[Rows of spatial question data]
<<<<
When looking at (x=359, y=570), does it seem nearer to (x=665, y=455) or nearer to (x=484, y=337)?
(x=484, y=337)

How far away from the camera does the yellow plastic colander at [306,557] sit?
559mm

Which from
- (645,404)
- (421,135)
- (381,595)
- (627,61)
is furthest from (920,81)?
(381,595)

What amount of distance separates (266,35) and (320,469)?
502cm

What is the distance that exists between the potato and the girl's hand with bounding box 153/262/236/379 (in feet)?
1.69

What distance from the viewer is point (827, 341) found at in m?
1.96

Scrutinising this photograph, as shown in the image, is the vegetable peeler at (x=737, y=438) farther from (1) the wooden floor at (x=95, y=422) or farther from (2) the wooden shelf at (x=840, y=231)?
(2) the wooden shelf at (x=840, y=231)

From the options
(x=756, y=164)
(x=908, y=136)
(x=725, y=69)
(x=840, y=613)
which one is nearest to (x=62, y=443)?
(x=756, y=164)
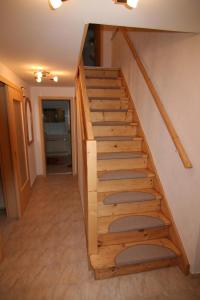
>>>>
> YOUR GOAL:
Tally how many lines of the listing above contain the string "does", matching case exactly. Reply with the number alone.

> RESULT OF THIS EXERCISE:
2